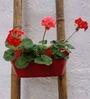 Green Gardenia Red Railing Basket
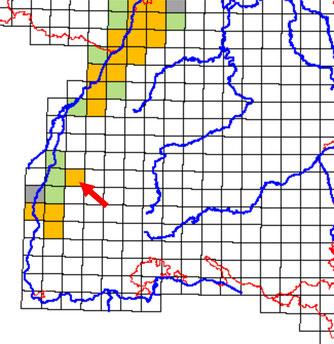 Knoblauchkrötenverbreitung in BW (der rote Pfeil zeigt auf Ettenheim)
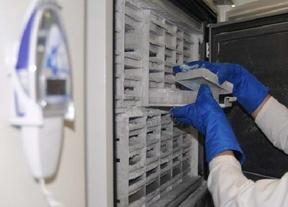 Incorporan pulmones sanos y con patologías de muy difícil acceso para investigación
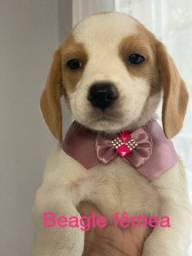 Belíssimos filhotes de beagle parcelamos e  entregamos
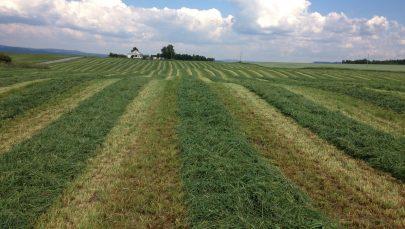 Grasstreng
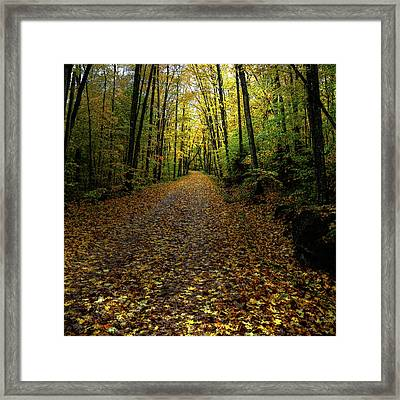 Framed Print featuring the photograph Autumn Leaves On The Trail by David Patterson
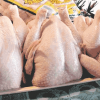 Bisnis Ayam Potong Sukses dengan Mesin Maksindo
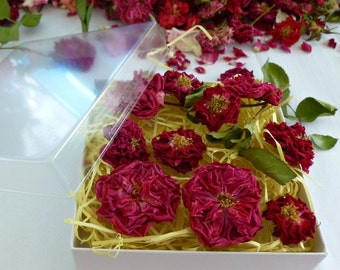 Dry Miniature Red Roses, Craft Supplies, Dry Flowers, Resin Jewelry, Rosebud, Flower Girl, Wedding Confetti, Centerpiece, 12 Dry Red Roses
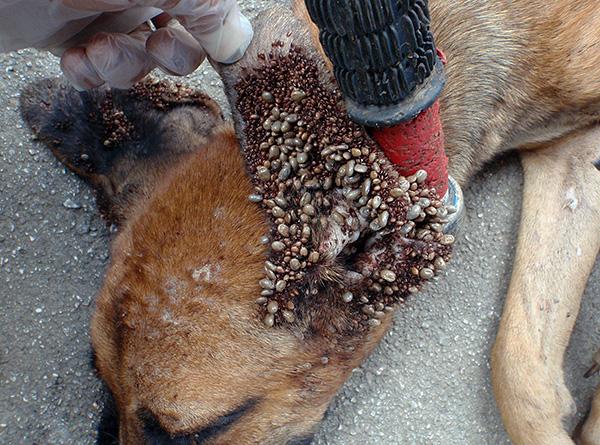 Излюбленное место прикрепления лесных клещей у собак - внутренняя поверхность ушных раковин.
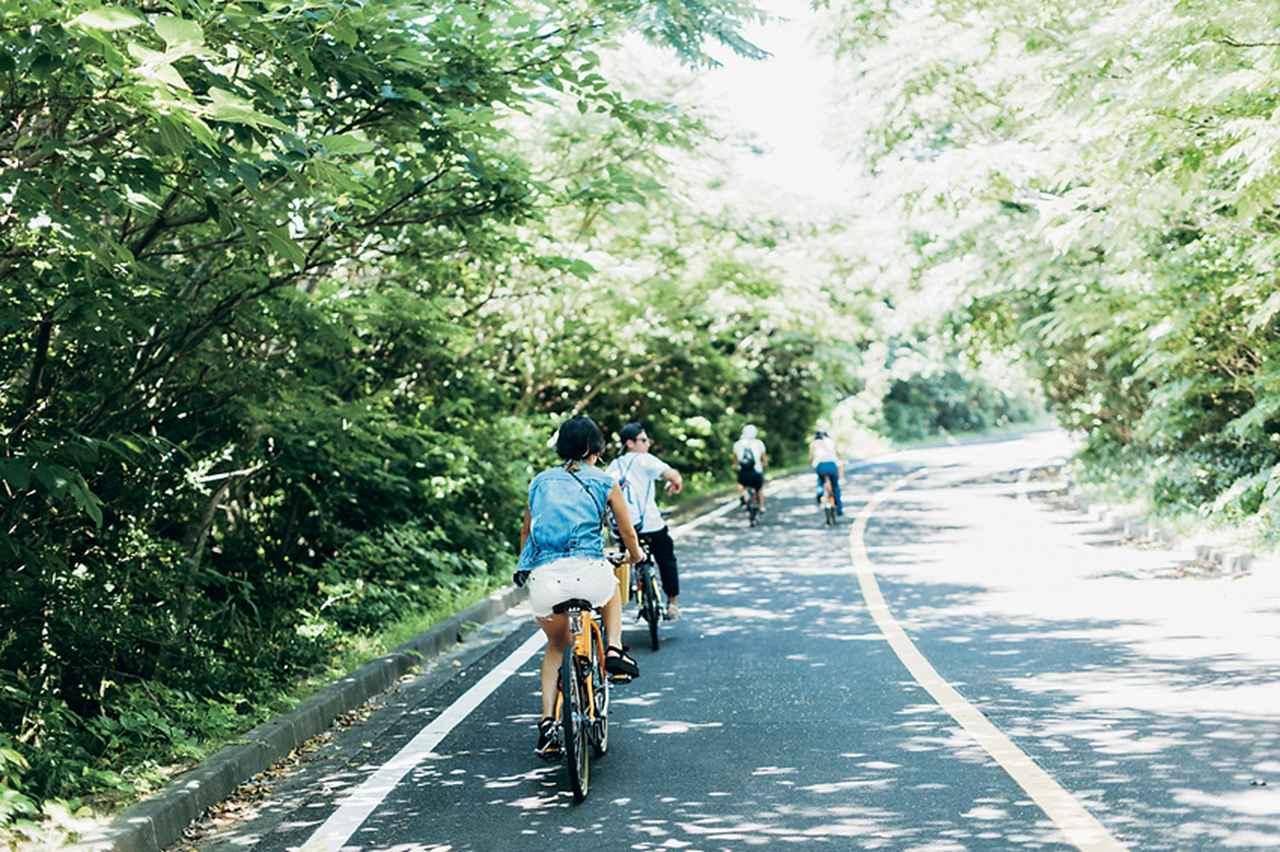 島の風が気持ちいい! 楽チンな電動自転車【レンタサイクル】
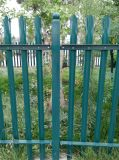 Tipo euro cerca del jardín del hierro labrado (TS-L49) de la venta caliente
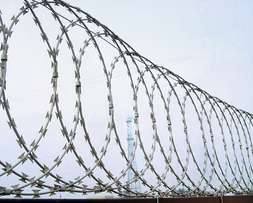 Concertina Razor Wire (NEW)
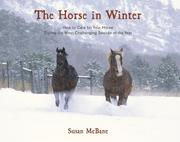 The Horse in Winter by Susan McBane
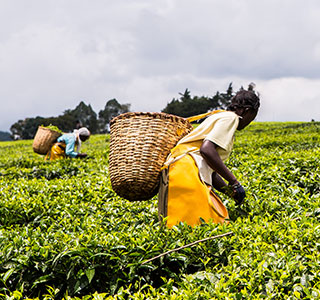 From those small early seeds of planting, today Kenya is now the largest exporter of tea in the world.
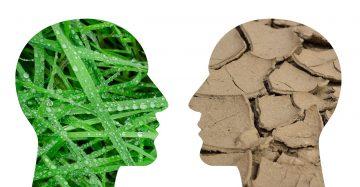 AMBIENTE E INNOVAZIONE: ESPERTI INTERNAZIONALI All'OPERA CON LA FIDU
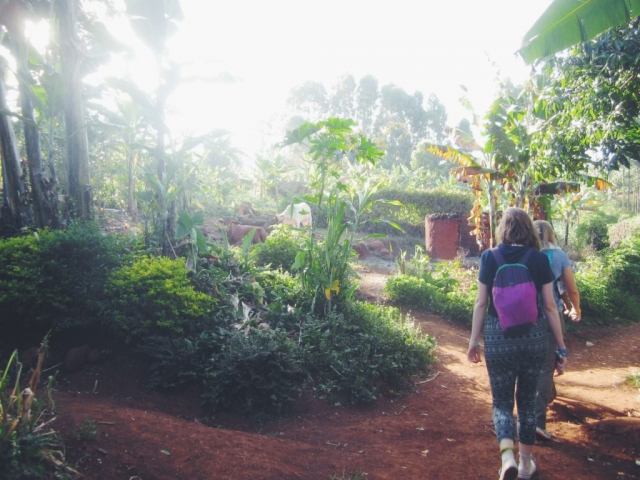 Sipi, Uganda- taking a coffee tour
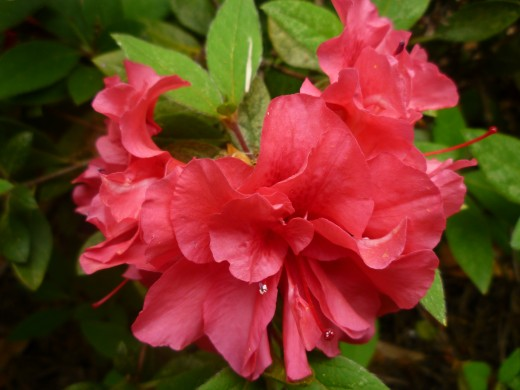 One of our encore azaleas that bloom several times throughout the year.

§ **Aim of the task**:
Could you restate every record above word for word, leaving the pictures out?

§ **Response to this exercise**:
 Green Gardenia Red Railing Basket
 Knoblauchkrötenverbreitung in BW (der rote Pfeil zeigt auf Ettenheim)
 Incorporan pulmones sanos y con patologías de muy difícil acceso para investigación
 Belíssimos filhotes de beagle parcelamos e  entregamos
 Grasstreng
 Framed Print featuring the photograph Autumn Leaves On The Trail by David Patterson
 Bisnis Ayam Potong Sukses dengan Mesin Maksindo
 Dry Miniature Red Roses, Craft Supplies, Dry Flowers, Resin Jewelry, Rosebud, Flower Girl, Wedding Confetti, Centerpiece, 12 Dry Red Roses
 Излюбленное место прикрепления лесных клещей у собак - внутренняя поверхность ушных раковин.
 島の風が気持ちいい! 楽チンな電動自転車【レンタサイクル】
 Tipo euro cerca del jardín del hierro labrado (TS-L49) de la venta caliente
 Concertina Razor Wire (NEW)
 The Horse in Winter by Susan McBane
 From those small early seeds of planting, today Kenya is now the largest exporter of tea in the world.
 AMBIENTE E INNOVAZIONE: ESPERTI INTERNAZIONALI All'OPERA CON LA FIDU
 Sipi, Uganda- taking a coffee tour
 One of our encore azaleas that bloom several times throughout the year.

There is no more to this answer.